The Swerdloffs were like anyone else. There were birthday parties and road trips — Dad’s wheelchair packed with the luggage — and Disney World vacations. “My feeling is that my father is not handicapped but ‘handicapable,’ ” said Rachel Swerdloff, 38. “My sister and I grew up believing that if you put your mind to something, you can do it.”
In 1975, Swerdloff was appointed to the faculty of the Stony Brook University School of Dental Medicine with a specialty in oral and maxillofacial surgery. Often working 50-60 hours a week, he slowed down to part time in 2007 and retired five years later. Along the way, Swerdloff received a Stony Brook President’s Award for Excellence in Teaching and a similar honor from the state university system.

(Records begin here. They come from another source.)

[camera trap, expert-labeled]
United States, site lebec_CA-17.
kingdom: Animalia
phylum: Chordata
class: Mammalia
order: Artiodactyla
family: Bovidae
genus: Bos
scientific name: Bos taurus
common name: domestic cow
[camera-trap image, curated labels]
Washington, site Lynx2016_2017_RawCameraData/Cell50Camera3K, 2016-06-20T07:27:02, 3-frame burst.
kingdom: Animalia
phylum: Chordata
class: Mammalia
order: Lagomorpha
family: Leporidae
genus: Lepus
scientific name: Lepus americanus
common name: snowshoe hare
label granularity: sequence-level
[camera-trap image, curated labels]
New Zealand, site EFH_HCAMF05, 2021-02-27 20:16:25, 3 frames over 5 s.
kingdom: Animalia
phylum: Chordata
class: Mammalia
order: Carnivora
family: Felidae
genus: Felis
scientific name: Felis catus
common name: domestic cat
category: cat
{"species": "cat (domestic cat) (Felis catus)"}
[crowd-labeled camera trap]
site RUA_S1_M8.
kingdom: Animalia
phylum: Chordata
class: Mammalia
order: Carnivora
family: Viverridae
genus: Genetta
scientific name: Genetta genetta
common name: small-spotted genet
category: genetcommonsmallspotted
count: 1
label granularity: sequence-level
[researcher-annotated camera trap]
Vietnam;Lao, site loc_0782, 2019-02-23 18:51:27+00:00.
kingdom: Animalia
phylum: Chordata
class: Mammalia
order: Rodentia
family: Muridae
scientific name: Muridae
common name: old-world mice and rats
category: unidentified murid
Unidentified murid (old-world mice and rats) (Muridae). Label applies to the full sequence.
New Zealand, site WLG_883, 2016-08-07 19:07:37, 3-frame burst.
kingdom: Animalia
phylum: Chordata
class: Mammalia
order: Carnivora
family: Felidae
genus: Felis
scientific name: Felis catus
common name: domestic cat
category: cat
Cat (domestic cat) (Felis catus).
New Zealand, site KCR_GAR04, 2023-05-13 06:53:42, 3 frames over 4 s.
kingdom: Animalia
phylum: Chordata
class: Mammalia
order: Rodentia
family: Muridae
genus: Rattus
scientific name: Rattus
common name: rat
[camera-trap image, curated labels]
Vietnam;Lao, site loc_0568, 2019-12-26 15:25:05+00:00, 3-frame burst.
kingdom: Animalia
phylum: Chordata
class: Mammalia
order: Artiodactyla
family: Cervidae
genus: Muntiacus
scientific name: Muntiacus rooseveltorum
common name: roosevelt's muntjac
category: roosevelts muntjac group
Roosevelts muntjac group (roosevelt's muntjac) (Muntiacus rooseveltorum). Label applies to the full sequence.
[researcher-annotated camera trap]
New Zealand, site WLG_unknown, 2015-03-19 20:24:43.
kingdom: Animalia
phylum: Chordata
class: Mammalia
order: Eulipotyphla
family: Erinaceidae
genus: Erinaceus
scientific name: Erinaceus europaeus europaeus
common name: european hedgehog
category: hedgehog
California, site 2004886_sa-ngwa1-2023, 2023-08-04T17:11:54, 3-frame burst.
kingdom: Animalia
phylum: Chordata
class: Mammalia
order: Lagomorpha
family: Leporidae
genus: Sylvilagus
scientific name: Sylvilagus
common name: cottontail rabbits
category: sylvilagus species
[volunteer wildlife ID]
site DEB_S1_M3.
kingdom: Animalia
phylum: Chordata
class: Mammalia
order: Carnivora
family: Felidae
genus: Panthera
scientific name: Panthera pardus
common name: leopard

To friends and colleagues, Swerdloff was a star.
“He’s a grinding guy who knows what should be done and does it,” said H. Barry Waldman, 80, a distinguished teaching professor who was hired in 1970 as the dental school’s first faculty member and remains on staff. “I feel sorry for students who don’t have him.”
Those who did count themselves lucky.
Mark Pancotto, 53, a Setauket dentist, studied with Swerdloff from 1984-88 and again as a resident in 1989. He said Swerdloff was demanding, detail-oriented and always available — even for midnight emergencies. “He never complained, never had an attitude,” Pancotto said. “Above and beyond — that’s how he taught, that’s how he practiced.”
With students, Swerdloff still earns an A-plus.
On a recent afternoon, Swerdloff, using hand controls, pulled his black 2011 Mercury Marquis onto a paved spot in front of Building Six at the Northport VA hospital, where he has treated patients and taught since 1976.
He scooted to the passenger seat on a transfer board and activated a roof carrier called the BraunAbility Chair Topper that delivered his wheelchair neatly to the ground. Swerdloff adjusted his slacks, rolled toward an entry tunnel and hurried down the hall for a meeting with dental residents.
There were four — chief resident Daniel Fleischman, 30; Adam Hoina, 29; Daria Liskin, 26; Christie Serigano, 26 — and each said the same: Swerdloff’s something else.
“He’s dedicated, enthusiastic, and loves teaching,” Liskin says. “His disability never gets in the way.”
That has always been the idea.
Aside from the accident that took his legs, Swerdloff has battled a number of health problems — kidney cancer, a neuromuscular disorder and an abdominal aortic aneurysm among them — but proclaims himself a happy man.
Sitting in his comfortable home before a wall of family photos, Swerdloff, a playful fellow who croons his voice mail greeting to the tune of the Mickey Mouse Club theme, grows teary for a moment.
“I’ve had a lot to overcome, but look at what I’ve been blessed with,” he says.
He leans a bit in his wheelchair and lowers one hand toward the floor and raises the other as if he were a scale. That is the story of his life, Swerdloff says. “Adversity,” he says, “is just a drop in the bucket.”